The Incentives Factor Takes Center Stage in Site Decisions
In today's tough financial environment, obtaining a competitive advantage through cost control has become a preeminent guiding principal of site decisions.
November 2010

Changing Global Dynamics
For more than 30 years, locations in the United States and around the world have tried to attract new jobs, new taxes, and encourage economic development through various tax and business incentive programs. Typically these benefits played a second-tier role in the vast majority of real estate transactions and site selection examinations. For decades, other factors such as proximity to customers or markets or work force availability were tops on the site selection short list. Building the product or undertaking a service at the location where the best work force existed was a premium.

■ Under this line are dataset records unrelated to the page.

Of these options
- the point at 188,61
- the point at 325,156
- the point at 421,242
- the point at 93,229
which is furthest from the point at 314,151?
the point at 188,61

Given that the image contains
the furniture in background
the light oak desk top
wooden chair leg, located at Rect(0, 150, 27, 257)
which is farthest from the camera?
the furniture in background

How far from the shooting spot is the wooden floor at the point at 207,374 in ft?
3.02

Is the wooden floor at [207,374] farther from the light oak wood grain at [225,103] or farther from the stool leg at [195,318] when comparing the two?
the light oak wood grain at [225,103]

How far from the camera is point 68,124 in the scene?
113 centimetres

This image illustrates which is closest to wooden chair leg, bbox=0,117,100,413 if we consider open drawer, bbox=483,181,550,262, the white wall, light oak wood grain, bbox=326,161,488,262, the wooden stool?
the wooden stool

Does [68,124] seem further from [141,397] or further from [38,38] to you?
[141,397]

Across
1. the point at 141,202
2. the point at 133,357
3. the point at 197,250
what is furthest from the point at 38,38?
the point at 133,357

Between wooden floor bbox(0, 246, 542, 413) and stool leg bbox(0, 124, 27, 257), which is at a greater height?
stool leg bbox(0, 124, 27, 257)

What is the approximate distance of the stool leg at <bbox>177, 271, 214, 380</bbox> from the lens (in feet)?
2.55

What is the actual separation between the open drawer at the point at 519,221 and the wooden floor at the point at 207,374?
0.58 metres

To a large extent this is still true, but global competition has changed that dynamic dramatically. In a seamless world where barriers to transportation, markets, capital, and talent have disappeared, controlling cost has become a dominant means of sustaining growth, and providing returns to shareholders. Add in a worldwide downturn and stalled global economy, and obtaining a competitive advantage through cost control has become a preeminent guiding principal of site decisions. Simply put, tighter budgets, fewer customers, more choices, and equal services/talent lead to a situation where cost is the only metric that decision-makers can exercise control over.

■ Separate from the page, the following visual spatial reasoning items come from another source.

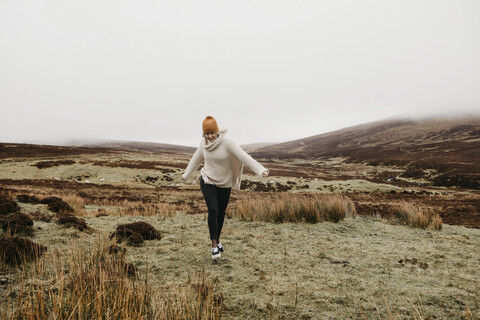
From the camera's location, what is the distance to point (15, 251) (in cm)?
348

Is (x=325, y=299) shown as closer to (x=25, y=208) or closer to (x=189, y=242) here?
(x=189, y=242)

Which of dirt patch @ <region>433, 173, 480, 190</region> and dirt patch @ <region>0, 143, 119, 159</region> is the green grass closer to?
dirt patch @ <region>433, 173, 480, 190</region>

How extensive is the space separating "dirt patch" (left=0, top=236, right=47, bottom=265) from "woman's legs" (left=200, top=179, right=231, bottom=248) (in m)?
2.32

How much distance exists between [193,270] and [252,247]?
1.58 m

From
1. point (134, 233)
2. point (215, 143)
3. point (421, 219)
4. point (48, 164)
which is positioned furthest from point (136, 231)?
point (48, 164)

While incentives were always present in the decision-making process, they often were a second-tier item only serving as the deal-maker when locations would effectively be tied as finalists on the short list. They always made a good deal better, but were never the justification for making a bad deal good. But today, in a world with this equal economic landscape, incentives - as a major component of cost control - have arrived at the top of the list.

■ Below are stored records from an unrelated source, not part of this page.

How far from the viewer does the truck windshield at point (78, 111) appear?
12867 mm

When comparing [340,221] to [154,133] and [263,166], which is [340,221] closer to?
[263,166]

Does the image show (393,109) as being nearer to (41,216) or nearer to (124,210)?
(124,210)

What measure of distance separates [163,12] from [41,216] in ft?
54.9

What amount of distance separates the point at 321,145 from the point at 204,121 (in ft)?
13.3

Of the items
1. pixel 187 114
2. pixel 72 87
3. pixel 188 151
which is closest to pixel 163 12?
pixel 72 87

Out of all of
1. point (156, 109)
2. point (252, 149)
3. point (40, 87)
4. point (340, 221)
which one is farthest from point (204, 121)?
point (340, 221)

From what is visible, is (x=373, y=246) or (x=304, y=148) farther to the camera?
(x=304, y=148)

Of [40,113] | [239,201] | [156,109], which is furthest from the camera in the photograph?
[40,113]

Cost Control and Value Added
The 2009 site selection factors are on-target and reflect the decisions we see daily in the site location process. It is very interesting that of the top-10 ranked site selection factors, three really address the precise same topic: cost control. Tax exemptions (ranked third), corporate tax rate (ranked fifth), and state and local incentives (ranked eighth) are all, in reality, a single factor. Each factor represents a way of saying, "How can we partner with our governmental officials to reduce the cost of operations?"